Do you remember Edgar Allen Poe’s story, “The Telltale Heart”? In that story, the main character has committed murder and he buries the body of the victim in his basement. But the murderer is unable to escape the haunting guilt of his deed. He begins to hear the heartbeat of his dead victim. A cold sweat pours over him as that heartbeat goes on and on, relentlessly, getting louder and louder. Eventually, it becomes clear that the pounding which drove the man mad was not in the grave below but in his own chest.
You get the feeling that that’s how David felt when he committed the sins of adultery and murder. The guilt he felt became almost unbearable. So God sent a prophet to David. God loved this king, loved him too much to let him go on covering up and thus damaging himself and his entire kingdom by this hidden sin. When David was confronted, he acknowledged the terrible sin he had committed. He fell on his face before God and out of that experience of confession came this verse.
Much like David, our lives are in need of a cleansing from time to time. I heard about two bachelors who were talking one day, and their conversation drifted from politics to sports to cooking. One of them said, “I got a cookbook once, but I could never do anything with it.” The other one said, “Too much fancy work in it, huh?” You first one said, “Yeah, it sure was. Every one of the recipes began the same way - ‘Take a clean dish.’”
The problem with our relationship with God is much the same. God says, “Take a clean life”, and we go, “Wait a minute, that’s a problem. Because, as Paul said in Romans 3:23, “All have sinned and come short of the glory of God.” And because we have all sinned, we’re all in need of forgiveness. The concept of forgiveness, of being made right with God, is pictured in the Bible in many different ways, sometimes as a new birth, sometimes as the crossing out of a debt, sometimes as the breaking off of a heavy chain.

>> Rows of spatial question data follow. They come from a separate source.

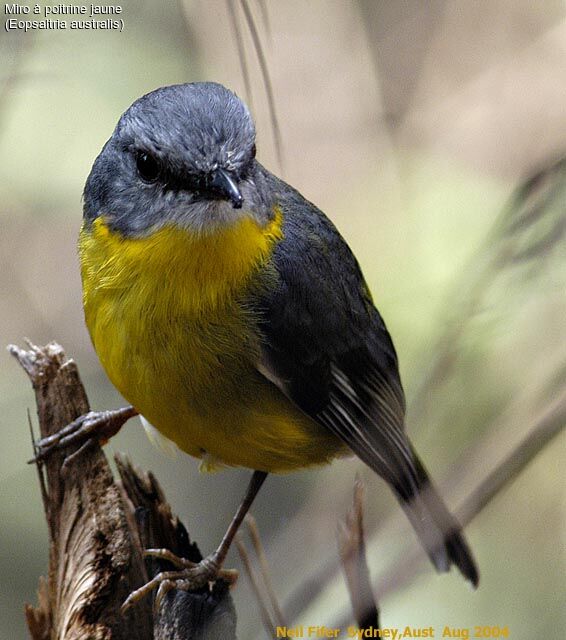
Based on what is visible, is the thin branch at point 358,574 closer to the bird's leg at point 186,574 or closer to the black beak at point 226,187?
the bird's leg at point 186,574

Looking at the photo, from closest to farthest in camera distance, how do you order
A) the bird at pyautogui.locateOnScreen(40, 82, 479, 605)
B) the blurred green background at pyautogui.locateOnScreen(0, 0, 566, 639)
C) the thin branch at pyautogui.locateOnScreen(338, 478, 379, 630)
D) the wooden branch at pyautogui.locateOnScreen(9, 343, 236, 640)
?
the thin branch at pyautogui.locateOnScreen(338, 478, 379, 630)
the bird at pyautogui.locateOnScreen(40, 82, 479, 605)
the wooden branch at pyautogui.locateOnScreen(9, 343, 236, 640)
the blurred green background at pyautogui.locateOnScreen(0, 0, 566, 639)

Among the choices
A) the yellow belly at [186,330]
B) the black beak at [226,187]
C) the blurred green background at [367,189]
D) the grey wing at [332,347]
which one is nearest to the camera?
the black beak at [226,187]

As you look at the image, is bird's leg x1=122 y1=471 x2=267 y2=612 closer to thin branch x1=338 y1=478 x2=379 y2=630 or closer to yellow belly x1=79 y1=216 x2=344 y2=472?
yellow belly x1=79 y1=216 x2=344 y2=472

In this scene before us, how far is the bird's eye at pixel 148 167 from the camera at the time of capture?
319cm

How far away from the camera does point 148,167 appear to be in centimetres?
322

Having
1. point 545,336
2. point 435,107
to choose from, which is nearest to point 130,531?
point 545,336

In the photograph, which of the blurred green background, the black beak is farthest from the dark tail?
the black beak

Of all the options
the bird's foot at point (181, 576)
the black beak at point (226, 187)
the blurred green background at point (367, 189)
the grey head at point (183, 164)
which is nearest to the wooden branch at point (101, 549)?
the bird's foot at point (181, 576)

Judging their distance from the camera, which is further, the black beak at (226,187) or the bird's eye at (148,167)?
the bird's eye at (148,167)

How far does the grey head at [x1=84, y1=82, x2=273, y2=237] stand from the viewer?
3.08 meters

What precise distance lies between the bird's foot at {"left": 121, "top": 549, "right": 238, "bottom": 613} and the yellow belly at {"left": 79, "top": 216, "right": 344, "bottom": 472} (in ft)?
1.43

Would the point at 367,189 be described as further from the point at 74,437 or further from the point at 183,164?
the point at 183,164

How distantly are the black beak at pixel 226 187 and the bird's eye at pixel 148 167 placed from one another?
22 cm

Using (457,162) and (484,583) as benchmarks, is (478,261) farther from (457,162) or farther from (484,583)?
(484,583)
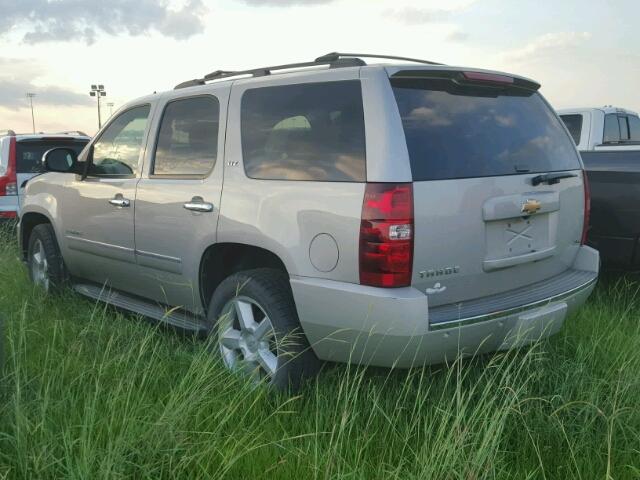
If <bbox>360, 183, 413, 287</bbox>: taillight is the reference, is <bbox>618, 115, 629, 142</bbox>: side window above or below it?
above

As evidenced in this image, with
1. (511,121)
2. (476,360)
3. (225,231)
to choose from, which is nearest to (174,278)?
(225,231)

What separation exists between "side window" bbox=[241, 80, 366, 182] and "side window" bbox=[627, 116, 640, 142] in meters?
7.47

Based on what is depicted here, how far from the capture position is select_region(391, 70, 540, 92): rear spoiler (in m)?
3.11

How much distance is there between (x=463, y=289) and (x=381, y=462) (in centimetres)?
97

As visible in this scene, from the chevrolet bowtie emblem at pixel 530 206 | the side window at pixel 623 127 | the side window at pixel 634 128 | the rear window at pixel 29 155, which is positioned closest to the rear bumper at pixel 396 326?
the chevrolet bowtie emblem at pixel 530 206

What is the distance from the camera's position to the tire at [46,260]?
5410mm

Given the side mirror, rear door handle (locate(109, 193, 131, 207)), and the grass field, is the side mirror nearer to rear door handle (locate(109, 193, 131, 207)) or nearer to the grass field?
rear door handle (locate(109, 193, 131, 207))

But the picture of forgiveness that David uses here is perhaps the most common picture throughout the word of God -- he describes it as a cleansing. “Create in me a clean heart, O God.” A few verses earlier, he wrote, “Wash me thoroughly from my sin, and cleanse me from my sin.” (Psalm 51:2). And then in verse 7, “Purge me with hyssop and I shall be clean; Wash me, and I shall be whiter than snow.” (Psalm 51:7).

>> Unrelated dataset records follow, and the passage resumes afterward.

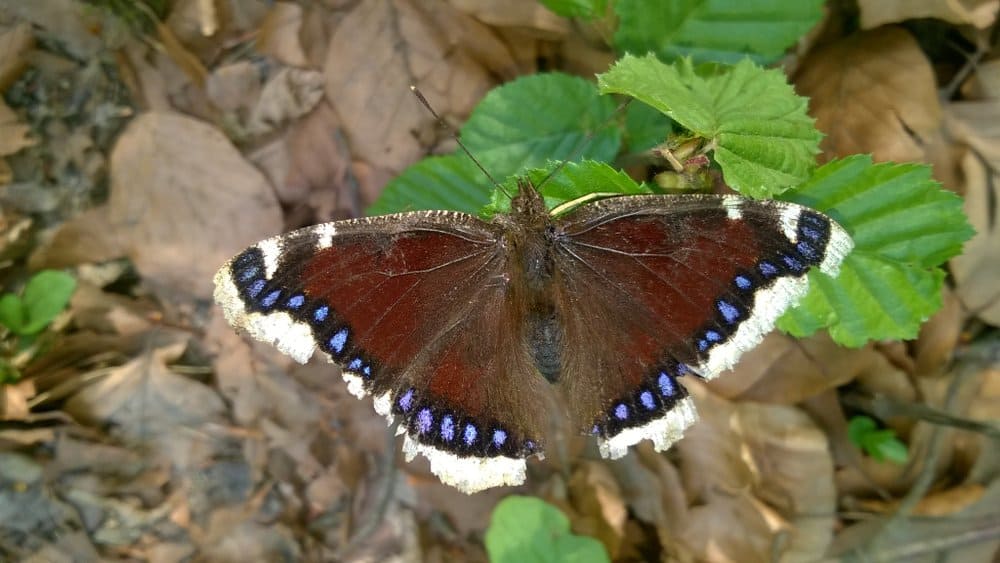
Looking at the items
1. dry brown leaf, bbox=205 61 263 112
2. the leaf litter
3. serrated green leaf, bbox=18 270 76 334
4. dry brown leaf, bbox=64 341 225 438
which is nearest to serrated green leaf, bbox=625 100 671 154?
the leaf litter

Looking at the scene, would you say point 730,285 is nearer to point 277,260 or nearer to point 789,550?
point 277,260

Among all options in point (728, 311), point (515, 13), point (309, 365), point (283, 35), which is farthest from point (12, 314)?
point (728, 311)

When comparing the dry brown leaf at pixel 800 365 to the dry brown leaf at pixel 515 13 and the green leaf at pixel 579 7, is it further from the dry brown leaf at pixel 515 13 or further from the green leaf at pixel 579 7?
the dry brown leaf at pixel 515 13

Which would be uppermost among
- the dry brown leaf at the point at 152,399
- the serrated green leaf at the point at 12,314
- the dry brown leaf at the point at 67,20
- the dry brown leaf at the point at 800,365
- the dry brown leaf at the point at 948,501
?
the dry brown leaf at the point at 67,20

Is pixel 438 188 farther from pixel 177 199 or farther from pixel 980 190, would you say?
pixel 980 190

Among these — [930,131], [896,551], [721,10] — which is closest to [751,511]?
[896,551]

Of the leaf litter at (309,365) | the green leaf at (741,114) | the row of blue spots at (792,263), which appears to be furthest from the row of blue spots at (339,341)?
the leaf litter at (309,365)
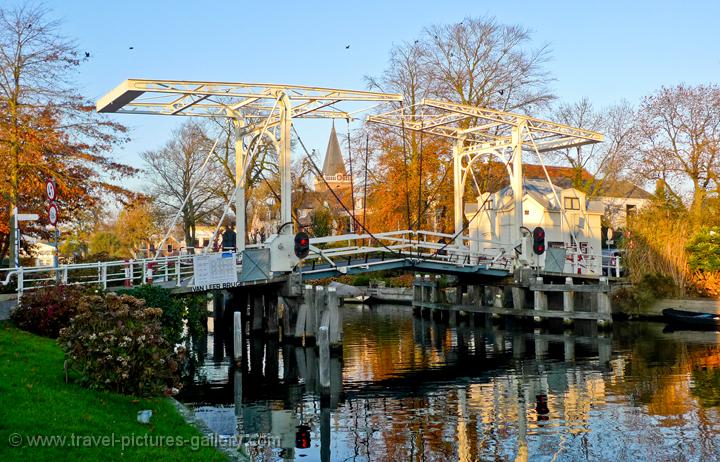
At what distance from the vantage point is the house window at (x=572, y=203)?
33031mm

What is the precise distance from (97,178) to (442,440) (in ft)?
57.8

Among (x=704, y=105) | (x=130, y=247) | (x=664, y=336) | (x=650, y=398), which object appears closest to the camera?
(x=650, y=398)

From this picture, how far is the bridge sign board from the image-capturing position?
2048cm

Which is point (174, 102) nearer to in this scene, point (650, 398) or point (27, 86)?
point (27, 86)

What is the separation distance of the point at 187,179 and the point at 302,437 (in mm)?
35180

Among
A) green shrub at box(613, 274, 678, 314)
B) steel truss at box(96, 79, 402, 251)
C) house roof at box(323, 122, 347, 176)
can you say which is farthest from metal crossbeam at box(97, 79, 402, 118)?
house roof at box(323, 122, 347, 176)

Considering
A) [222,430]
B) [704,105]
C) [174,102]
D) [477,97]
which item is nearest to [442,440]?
[222,430]

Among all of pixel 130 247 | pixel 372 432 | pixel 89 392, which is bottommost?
pixel 372 432

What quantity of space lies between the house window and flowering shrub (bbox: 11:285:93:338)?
2247 cm

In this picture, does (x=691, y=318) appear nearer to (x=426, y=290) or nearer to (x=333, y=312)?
(x=426, y=290)

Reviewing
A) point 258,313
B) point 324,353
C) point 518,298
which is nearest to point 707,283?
point 518,298

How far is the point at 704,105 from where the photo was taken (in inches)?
1442

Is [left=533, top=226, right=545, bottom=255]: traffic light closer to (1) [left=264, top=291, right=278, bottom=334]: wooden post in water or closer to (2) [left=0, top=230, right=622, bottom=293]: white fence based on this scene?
(2) [left=0, top=230, right=622, bottom=293]: white fence

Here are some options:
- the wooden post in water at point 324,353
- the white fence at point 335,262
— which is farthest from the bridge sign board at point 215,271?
the wooden post in water at point 324,353
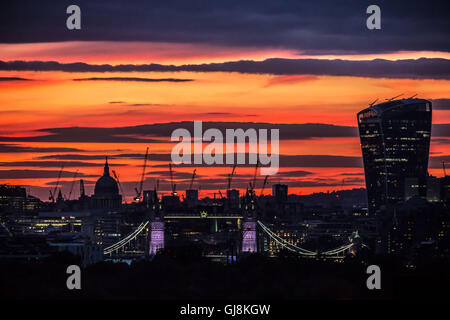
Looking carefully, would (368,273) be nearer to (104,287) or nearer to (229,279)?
(229,279)
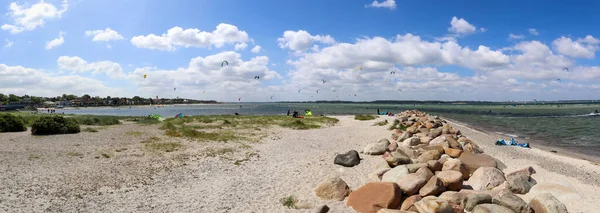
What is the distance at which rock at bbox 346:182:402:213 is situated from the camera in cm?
948

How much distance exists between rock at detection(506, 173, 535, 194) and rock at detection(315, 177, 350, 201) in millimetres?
5458

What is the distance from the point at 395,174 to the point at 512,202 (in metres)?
4.04

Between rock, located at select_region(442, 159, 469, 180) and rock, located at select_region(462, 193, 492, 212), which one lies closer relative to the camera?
rock, located at select_region(462, 193, 492, 212)

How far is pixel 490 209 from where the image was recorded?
8539mm

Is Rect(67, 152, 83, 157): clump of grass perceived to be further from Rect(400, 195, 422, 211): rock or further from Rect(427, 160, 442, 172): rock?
Rect(427, 160, 442, 172): rock

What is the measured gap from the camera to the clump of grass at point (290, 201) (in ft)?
Answer: 33.1

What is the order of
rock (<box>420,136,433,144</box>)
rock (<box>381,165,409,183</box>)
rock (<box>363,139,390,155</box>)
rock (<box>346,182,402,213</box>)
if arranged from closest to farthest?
rock (<box>346,182,402,213</box>), rock (<box>381,165,409,183</box>), rock (<box>363,139,390,155</box>), rock (<box>420,136,433,144</box>)

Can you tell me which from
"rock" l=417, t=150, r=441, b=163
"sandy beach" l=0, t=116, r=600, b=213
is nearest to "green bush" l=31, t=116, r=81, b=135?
"sandy beach" l=0, t=116, r=600, b=213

You see, sin is dirty, it’s filthy, and it stains our lives. Isaiah put it this way: “But we are all like an unclean thing and all our righteousness is like filthy rags…” (Isaiah 64:6). The NCV translates the first part of that verse: “All of us are dirty with sin.” Like the mechanic who’s been working under the car all day, or the gardener who’s been out digging in the dirt, we’re covered with filth.

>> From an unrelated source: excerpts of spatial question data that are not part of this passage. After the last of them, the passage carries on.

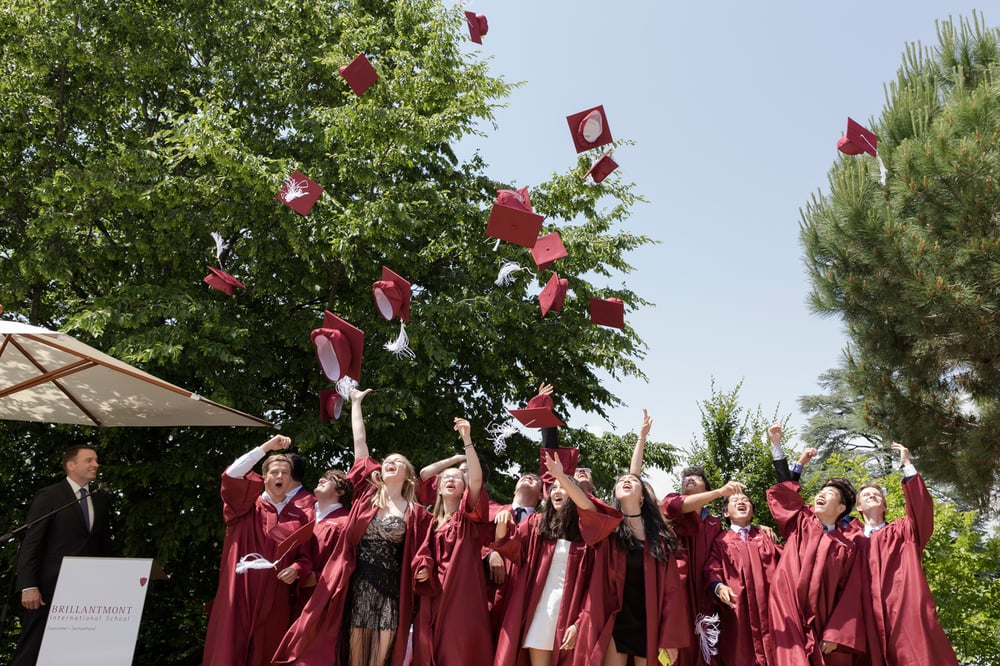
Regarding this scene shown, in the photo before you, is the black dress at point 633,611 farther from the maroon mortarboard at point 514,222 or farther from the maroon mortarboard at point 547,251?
the maroon mortarboard at point 547,251

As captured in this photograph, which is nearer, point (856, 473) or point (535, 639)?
point (535, 639)

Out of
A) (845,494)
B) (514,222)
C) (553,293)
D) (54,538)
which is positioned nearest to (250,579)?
(54,538)

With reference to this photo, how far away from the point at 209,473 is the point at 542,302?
3943 millimetres

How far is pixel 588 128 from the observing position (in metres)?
7.47

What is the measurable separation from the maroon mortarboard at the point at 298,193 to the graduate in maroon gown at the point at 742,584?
5198mm

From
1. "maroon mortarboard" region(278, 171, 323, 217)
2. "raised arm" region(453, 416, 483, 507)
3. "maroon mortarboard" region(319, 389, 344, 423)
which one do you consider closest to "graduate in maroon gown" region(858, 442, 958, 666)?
"raised arm" region(453, 416, 483, 507)

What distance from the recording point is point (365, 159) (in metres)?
9.16

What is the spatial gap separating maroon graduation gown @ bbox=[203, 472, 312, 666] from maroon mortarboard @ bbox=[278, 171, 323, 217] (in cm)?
390

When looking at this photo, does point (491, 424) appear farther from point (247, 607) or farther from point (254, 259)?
point (247, 607)

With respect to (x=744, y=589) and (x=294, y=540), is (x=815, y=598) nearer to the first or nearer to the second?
(x=744, y=589)

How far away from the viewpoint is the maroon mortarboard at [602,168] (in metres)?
9.99

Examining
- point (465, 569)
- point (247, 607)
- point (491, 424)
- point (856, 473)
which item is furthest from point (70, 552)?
point (856, 473)

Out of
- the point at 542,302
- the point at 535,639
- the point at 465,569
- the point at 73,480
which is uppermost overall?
the point at 542,302

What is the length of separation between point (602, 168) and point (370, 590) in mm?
Answer: 6866
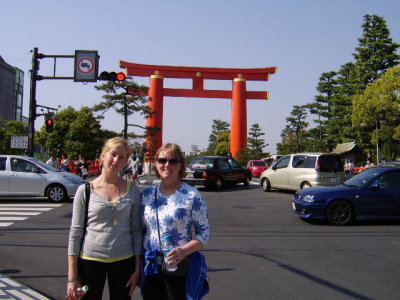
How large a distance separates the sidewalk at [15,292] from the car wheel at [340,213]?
659 centimetres

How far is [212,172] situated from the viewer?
16953 mm

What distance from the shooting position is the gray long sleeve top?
8.65ft

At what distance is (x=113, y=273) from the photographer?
2660 millimetres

And there is the need for us to be cleansed. So David says, “Purge me, purify me, wash me.” The words he uses imply a thorough scrubbing. And you can almost picture an old-time mother with her child at the sink scrubbing him until his skin literally shines and squeaks, getting behind the ears, getting rid of every bit of dirt. David says, “God, that’s what I want you to do to me. I’ve gotten myself dirty. I’ve been out messing with some things I shouldn’t have been messing with, and I’m covered with filth. I need for you to clean me up.”
The most beautiful part of this story is that God did that for David and he’s willing to do the same for any of us. God’s delights in having the opportunity to forgive. And when he forgives, he doesn’t continue to hold it over our heads. Whether we are filthy like the prodigal son in a pig pen or like King David who tried to hide a dirty secret, God is ready and willing to accept us and to clean us up. We should never delay in laying our dirt at the feet of the cross and turning towards him that cleanses all.